A intolerância pode alcançar o indivíduo na primeira esquina, a sua reação ao diferente é violenta e brutal. O outro, que antes era invisível, agora transformou-se num elemento desafiador. Ele tem outra cultura, outros valores, outro jeito de estar no mundo. A sua presença é incômoda, o seu festejo uma ofensa e a sua reza uma heresia.

Há os que defendem a intolerância sem constrangimentos, inclusive nas mídias.
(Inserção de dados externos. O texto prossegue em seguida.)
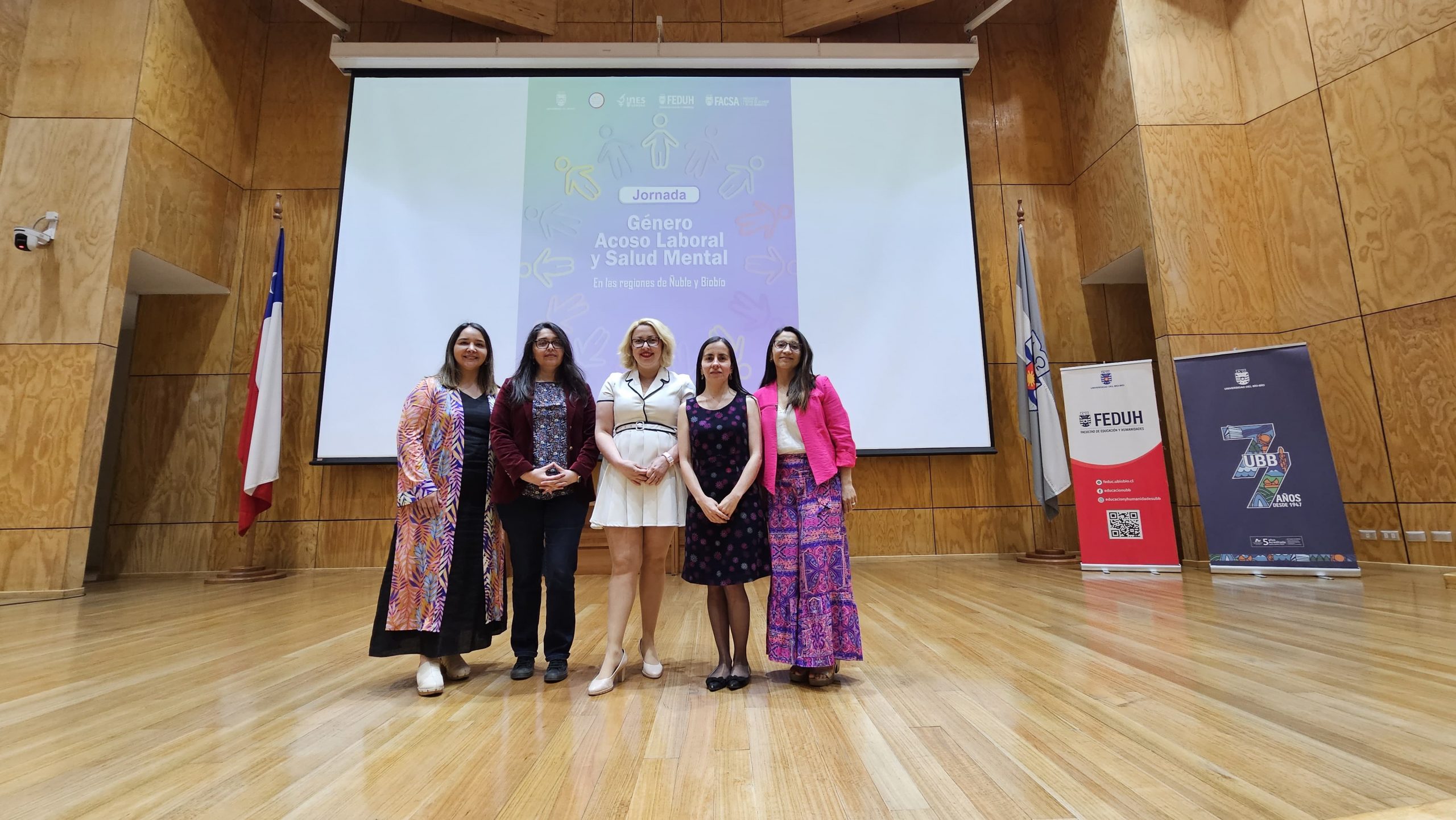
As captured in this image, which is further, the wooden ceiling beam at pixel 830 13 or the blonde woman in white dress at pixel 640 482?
the wooden ceiling beam at pixel 830 13

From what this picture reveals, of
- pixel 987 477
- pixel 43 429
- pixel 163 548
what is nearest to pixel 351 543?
pixel 163 548

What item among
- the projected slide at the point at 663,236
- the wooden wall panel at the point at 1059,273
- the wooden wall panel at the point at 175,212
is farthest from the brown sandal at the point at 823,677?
the wooden wall panel at the point at 175,212

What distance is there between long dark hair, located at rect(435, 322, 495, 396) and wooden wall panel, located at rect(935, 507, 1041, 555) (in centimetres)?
413

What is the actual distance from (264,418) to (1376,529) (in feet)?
26.3

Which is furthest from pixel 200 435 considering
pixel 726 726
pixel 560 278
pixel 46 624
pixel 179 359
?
pixel 726 726

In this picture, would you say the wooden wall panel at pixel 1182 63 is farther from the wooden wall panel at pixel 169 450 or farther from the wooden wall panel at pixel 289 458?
the wooden wall panel at pixel 169 450

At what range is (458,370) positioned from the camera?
228 cm

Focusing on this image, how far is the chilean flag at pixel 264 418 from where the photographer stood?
4699mm

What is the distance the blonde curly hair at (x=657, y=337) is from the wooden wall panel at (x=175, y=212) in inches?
177

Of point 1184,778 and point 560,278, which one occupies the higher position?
point 560,278

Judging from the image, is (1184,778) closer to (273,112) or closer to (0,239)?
(0,239)

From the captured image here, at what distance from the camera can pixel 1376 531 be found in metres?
4.10

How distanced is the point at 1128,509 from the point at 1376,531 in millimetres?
1547

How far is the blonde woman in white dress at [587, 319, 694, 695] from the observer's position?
6.87ft
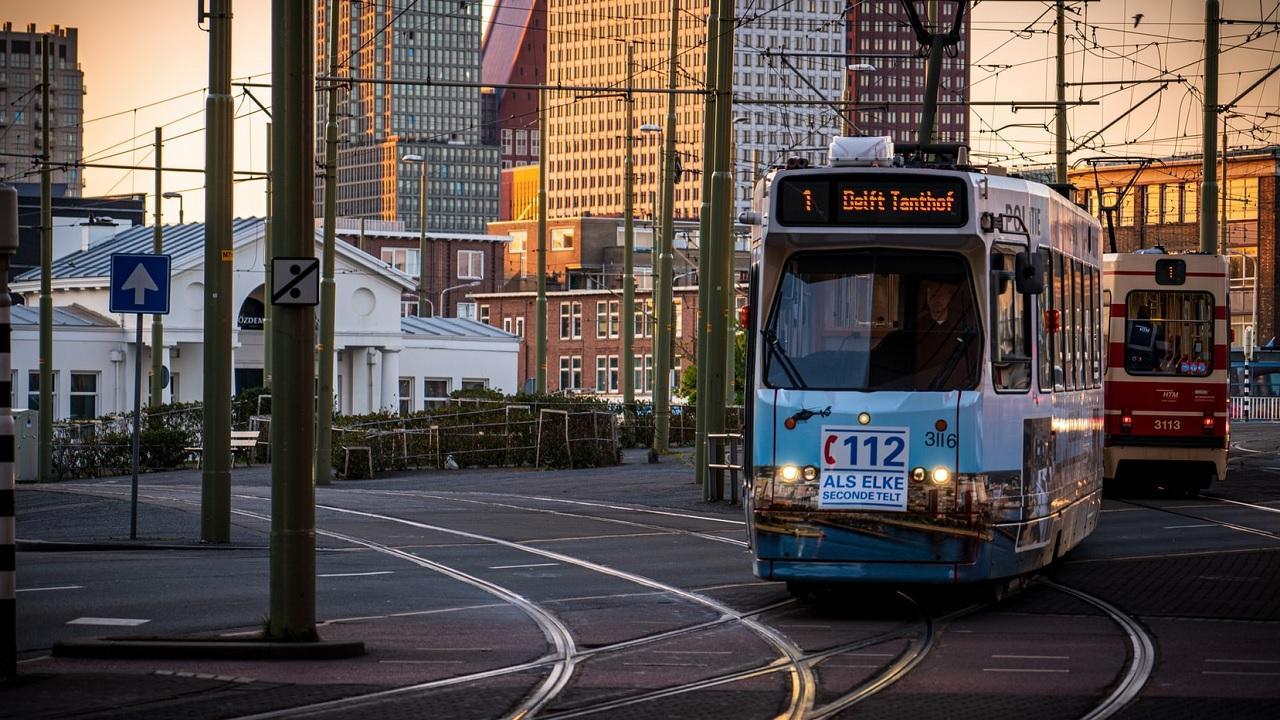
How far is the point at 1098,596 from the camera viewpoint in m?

Há poucos dias, o apresentador de um site com milhares de seguidores defendeu numa entrevista com deputados federais a ideia de que no Brasil deveria haver legalmente um partido nazista, além de estabelecer um debate com os nazistas. Fica a pergunta: no campo das ideias ou nos campos de concentração transformados em museus?

Não são raras as vezes em que se confundem propostas desse tipo com liberdade de expressão. Após defender o sistema que exterminou milhões judeus, o youtuber lançou um patético pedido de desculpas que pessoa alguma fora do seu círculo considerou. Era uma encenação para contornar o estrago, pois os patrocinadores do site de ideias pantanosas que dirigia bateram em retirada.

O sistema político que produziu a barbárie faz de conta que ela é fruto do acaso. Os crimes resultantes de discriminação ou preconceito estão previstos em lei, com punições rigorosas que deviam coibir a violência, afinal não foram elaboradas senão com este objetivo. No Brasil não faltam leis, mas a realidade é insuperável em seus recados.

*Marcio Salgado é jornalista e escritor. Autor, entre outros livros, do romance O filósofo do deserto (Multifoco).